Надя увидела устремленный на нее из-под очков в черной роговой оправе строгий взгляд Клары Зондеевой, и что-то словно кольнуло ее.
– Ну, скорее! – прикрикнула она на Черемисина, который с трудом вытаскивал ноги из-под парты. – Ах, какой неуклюжий! Дал же бог такие длинные нижние конечности! – Анатолий подошел. – Смотри, какие гладиолусы, – вон те, на верхушке клумбы. Это я сажала весной. Красивые, правда?
– Очень, – согласился Анатолий. – Раз это сажала ты, значит…
– Значит – ничего не значит! – немедленно рассердилась Надя, обиженная тем, что он не понял того, что было у нее на душе. – Они лучше всех – вот и всё.
Анатолий пожал плечами и сделал движение, чтобы уйти.
– Куда же ты? Я вчера долго не могла заснуть, – тише и весьма доверительно добавила она, положив свою руку на его руку. – А в окно светила луна, круглая, как апельсин.
– «И следила по тучам игру…» – шутливо запел Анатолий.
– Не паясничай. Нет, я думала об… об одном человеке, который… мне очень нравится.
«Если бы это был я!» – тайком вздохнул Анатолий.
– Он никогда не будет знать об этом, никогда. И мне было грустно. Захотелось написать что-нибудь такое… жизненное, чтобы за сердце брало… И еще я думала о журнале. Две недели прошло, как нас выбрали, а мы еще ничего не сделали; ты, главный редактор…
– Гм… гм…
– …когда ты возьмешься за дело? Наговорил, наговорил! «Полет на Луну»! «В наш век сверхдальних межконтинентальных ракет»… Немедленно собирай заседание редколлегии.
– Так я же намечаю план… то есть все обдумываю…
– Мало – намечать, делать нужно! – грозно сверкнула глазами Надя и так быстро повернулась, что косы ее описали в воздухе стремительный полукруг.
На душе у нее было светло, радостно. Она подсела к Кларе, которая повторяла химию.
– Кларочка! Милая! Как хорошо! Как все хорошо!
Клара посмотрела на Надю долгим, спрашивающим взглядом.
– Все ли хорошо? Например, с геометрией…
– Кларочка, выучу. Вызубрю все!..
– Я видела, как ты шла с Черемисиным, – сказала Клара. – Вы постоянно вместе.
Это было сказано ровным, спокойным голосом, обычным для Клары, и ни один мускул не дрогнул на ее чистом лице, словно выточенном из розовато-белого мрамора. Но будь Надя повнимательней, она бы уловила слабое дрожание в голосе, она бы увидела, как какая-то тень прошла по лицу Клары. Надя не видела этого, но, добрая и отзывчивая по натуре, она почувствовала, что Клара чем-то недовольна, обняла ее и защебетала на ушко:
– Кларисик, дорогой, яблочко мое… Мы хотели встретить тебя торжественной речью. Ждали тебя, чуть на физику не опоздали, а ты… Ты рассердилась, да? Прости, прости…

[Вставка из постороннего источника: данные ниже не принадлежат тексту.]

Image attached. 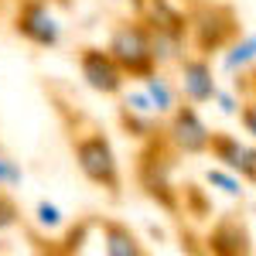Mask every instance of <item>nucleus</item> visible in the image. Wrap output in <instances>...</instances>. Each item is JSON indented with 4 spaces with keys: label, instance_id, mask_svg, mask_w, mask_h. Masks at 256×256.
Listing matches in <instances>:
<instances>
[{
    "label": "nucleus",
    "instance_id": "1",
    "mask_svg": "<svg viewBox=\"0 0 256 256\" xmlns=\"http://www.w3.org/2000/svg\"><path fill=\"white\" fill-rule=\"evenodd\" d=\"M72 154H76V164H79L82 178L96 188H106L110 195H120L123 188V178H120V160L110 137L102 130H89V134H79L72 140Z\"/></svg>",
    "mask_w": 256,
    "mask_h": 256
},
{
    "label": "nucleus",
    "instance_id": "2",
    "mask_svg": "<svg viewBox=\"0 0 256 256\" xmlns=\"http://www.w3.org/2000/svg\"><path fill=\"white\" fill-rule=\"evenodd\" d=\"M106 48L120 62V68L126 72V79H144V76L158 72V58H154V48H150V28L144 18L120 20L110 41H106Z\"/></svg>",
    "mask_w": 256,
    "mask_h": 256
},
{
    "label": "nucleus",
    "instance_id": "3",
    "mask_svg": "<svg viewBox=\"0 0 256 256\" xmlns=\"http://www.w3.org/2000/svg\"><path fill=\"white\" fill-rule=\"evenodd\" d=\"M239 38V20L222 4H198L188 18V41L195 44L198 55L226 52Z\"/></svg>",
    "mask_w": 256,
    "mask_h": 256
},
{
    "label": "nucleus",
    "instance_id": "4",
    "mask_svg": "<svg viewBox=\"0 0 256 256\" xmlns=\"http://www.w3.org/2000/svg\"><path fill=\"white\" fill-rule=\"evenodd\" d=\"M171 164H174V147L160 137L150 140V147L140 154V184L150 198H158L164 208H178V195L171 188Z\"/></svg>",
    "mask_w": 256,
    "mask_h": 256
},
{
    "label": "nucleus",
    "instance_id": "5",
    "mask_svg": "<svg viewBox=\"0 0 256 256\" xmlns=\"http://www.w3.org/2000/svg\"><path fill=\"white\" fill-rule=\"evenodd\" d=\"M164 140L174 147V154L198 158V154H208L212 130L205 126V120L198 116L195 102H188V106H178L174 113L168 116V123H164Z\"/></svg>",
    "mask_w": 256,
    "mask_h": 256
},
{
    "label": "nucleus",
    "instance_id": "6",
    "mask_svg": "<svg viewBox=\"0 0 256 256\" xmlns=\"http://www.w3.org/2000/svg\"><path fill=\"white\" fill-rule=\"evenodd\" d=\"M79 72L86 86L99 96H120L126 89V72L110 55V48H82L79 52Z\"/></svg>",
    "mask_w": 256,
    "mask_h": 256
},
{
    "label": "nucleus",
    "instance_id": "7",
    "mask_svg": "<svg viewBox=\"0 0 256 256\" xmlns=\"http://www.w3.org/2000/svg\"><path fill=\"white\" fill-rule=\"evenodd\" d=\"M14 31L38 48H58L62 44V24L52 14L48 0H24L18 7V18H14Z\"/></svg>",
    "mask_w": 256,
    "mask_h": 256
},
{
    "label": "nucleus",
    "instance_id": "8",
    "mask_svg": "<svg viewBox=\"0 0 256 256\" xmlns=\"http://www.w3.org/2000/svg\"><path fill=\"white\" fill-rule=\"evenodd\" d=\"M178 92H181L184 102H195V106L216 102L218 82H216L208 55H192V58L178 62Z\"/></svg>",
    "mask_w": 256,
    "mask_h": 256
},
{
    "label": "nucleus",
    "instance_id": "9",
    "mask_svg": "<svg viewBox=\"0 0 256 256\" xmlns=\"http://www.w3.org/2000/svg\"><path fill=\"white\" fill-rule=\"evenodd\" d=\"M208 154H212L222 168L236 171L242 181L256 184V147H253V144L232 137V134H212V147H208Z\"/></svg>",
    "mask_w": 256,
    "mask_h": 256
},
{
    "label": "nucleus",
    "instance_id": "10",
    "mask_svg": "<svg viewBox=\"0 0 256 256\" xmlns=\"http://www.w3.org/2000/svg\"><path fill=\"white\" fill-rule=\"evenodd\" d=\"M150 28V48H154V58L160 65H178L184 58V48H188V28L181 24H154L147 20Z\"/></svg>",
    "mask_w": 256,
    "mask_h": 256
},
{
    "label": "nucleus",
    "instance_id": "11",
    "mask_svg": "<svg viewBox=\"0 0 256 256\" xmlns=\"http://www.w3.org/2000/svg\"><path fill=\"white\" fill-rule=\"evenodd\" d=\"M208 250L222 256H236V253H250V232L239 226L236 218H222L216 229L208 232Z\"/></svg>",
    "mask_w": 256,
    "mask_h": 256
},
{
    "label": "nucleus",
    "instance_id": "12",
    "mask_svg": "<svg viewBox=\"0 0 256 256\" xmlns=\"http://www.w3.org/2000/svg\"><path fill=\"white\" fill-rule=\"evenodd\" d=\"M102 250L110 256H144V242L123 222H102Z\"/></svg>",
    "mask_w": 256,
    "mask_h": 256
},
{
    "label": "nucleus",
    "instance_id": "13",
    "mask_svg": "<svg viewBox=\"0 0 256 256\" xmlns=\"http://www.w3.org/2000/svg\"><path fill=\"white\" fill-rule=\"evenodd\" d=\"M253 65H256V34L236 38L226 48V55H222V72H229V76H242Z\"/></svg>",
    "mask_w": 256,
    "mask_h": 256
},
{
    "label": "nucleus",
    "instance_id": "14",
    "mask_svg": "<svg viewBox=\"0 0 256 256\" xmlns=\"http://www.w3.org/2000/svg\"><path fill=\"white\" fill-rule=\"evenodd\" d=\"M140 82H144L147 96L154 99L158 116H171L178 106H181V102H178V96H181V92H178V86H171V79H164L160 72H150V76H144Z\"/></svg>",
    "mask_w": 256,
    "mask_h": 256
},
{
    "label": "nucleus",
    "instance_id": "15",
    "mask_svg": "<svg viewBox=\"0 0 256 256\" xmlns=\"http://www.w3.org/2000/svg\"><path fill=\"white\" fill-rule=\"evenodd\" d=\"M158 120L160 116H144V113H134V110H123V106H120V126L137 140H154L158 137L160 134Z\"/></svg>",
    "mask_w": 256,
    "mask_h": 256
},
{
    "label": "nucleus",
    "instance_id": "16",
    "mask_svg": "<svg viewBox=\"0 0 256 256\" xmlns=\"http://www.w3.org/2000/svg\"><path fill=\"white\" fill-rule=\"evenodd\" d=\"M205 184L222 192V195H229V198H242V178L236 171H229V168H222V164L205 171Z\"/></svg>",
    "mask_w": 256,
    "mask_h": 256
},
{
    "label": "nucleus",
    "instance_id": "17",
    "mask_svg": "<svg viewBox=\"0 0 256 256\" xmlns=\"http://www.w3.org/2000/svg\"><path fill=\"white\" fill-rule=\"evenodd\" d=\"M120 106L123 110H134V113H144V116H158V110H154V99L147 96V89L140 86V89H123L120 92Z\"/></svg>",
    "mask_w": 256,
    "mask_h": 256
},
{
    "label": "nucleus",
    "instance_id": "18",
    "mask_svg": "<svg viewBox=\"0 0 256 256\" xmlns=\"http://www.w3.org/2000/svg\"><path fill=\"white\" fill-rule=\"evenodd\" d=\"M34 222H38L41 229L55 232V229H62V226H65V212H62L55 202H44V198H41L38 205H34Z\"/></svg>",
    "mask_w": 256,
    "mask_h": 256
},
{
    "label": "nucleus",
    "instance_id": "19",
    "mask_svg": "<svg viewBox=\"0 0 256 256\" xmlns=\"http://www.w3.org/2000/svg\"><path fill=\"white\" fill-rule=\"evenodd\" d=\"M18 222H20V208L14 205V198L0 188V232H4V229H14Z\"/></svg>",
    "mask_w": 256,
    "mask_h": 256
},
{
    "label": "nucleus",
    "instance_id": "20",
    "mask_svg": "<svg viewBox=\"0 0 256 256\" xmlns=\"http://www.w3.org/2000/svg\"><path fill=\"white\" fill-rule=\"evenodd\" d=\"M24 181V171L10 158H0V188H10V184H20Z\"/></svg>",
    "mask_w": 256,
    "mask_h": 256
},
{
    "label": "nucleus",
    "instance_id": "21",
    "mask_svg": "<svg viewBox=\"0 0 256 256\" xmlns=\"http://www.w3.org/2000/svg\"><path fill=\"white\" fill-rule=\"evenodd\" d=\"M216 102H218V110H222L226 116H239V110H242V102L236 99V92H229V89H218Z\"/></svg>",
    "mask_w": 256,
    "mask_h": 256
},
{
    "label": "nucleus",
    "instance_id": "22",
    "mask_svg": "<svg viewBox=\"0 0 256 256\" xmlns=\"http://www.w3.org/2000/svg\"><path fill=\"white\" fill-rule=\"evenodd\" d=\"M239 123H242V130L256 140V99L242 102V110H239Z\"/></svg>",
    "mask_w": 256,
    "mask_h": 256
}]
</instances>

Надя обняла ее еще крепче и поцеловала в щеку.
Уже звенел звонок, в класс входили ребята. И Надя услышала над своей головой крепнущий тенорок Степана Холмогорова:
– И лобзания, и слезы…
Надя взглянула. Дозорный!
– Вот он! Всех подвел! Бейте его!
Поколотив Степана, Надя снова кинулась к Кларе:
– Мы помирились, да? Помирились?
– Хорошо, – сказала Клара. – Кстати, мне с тобой надо поговорить. С определенной точки зрения твое поведение… Тихо, урок начался.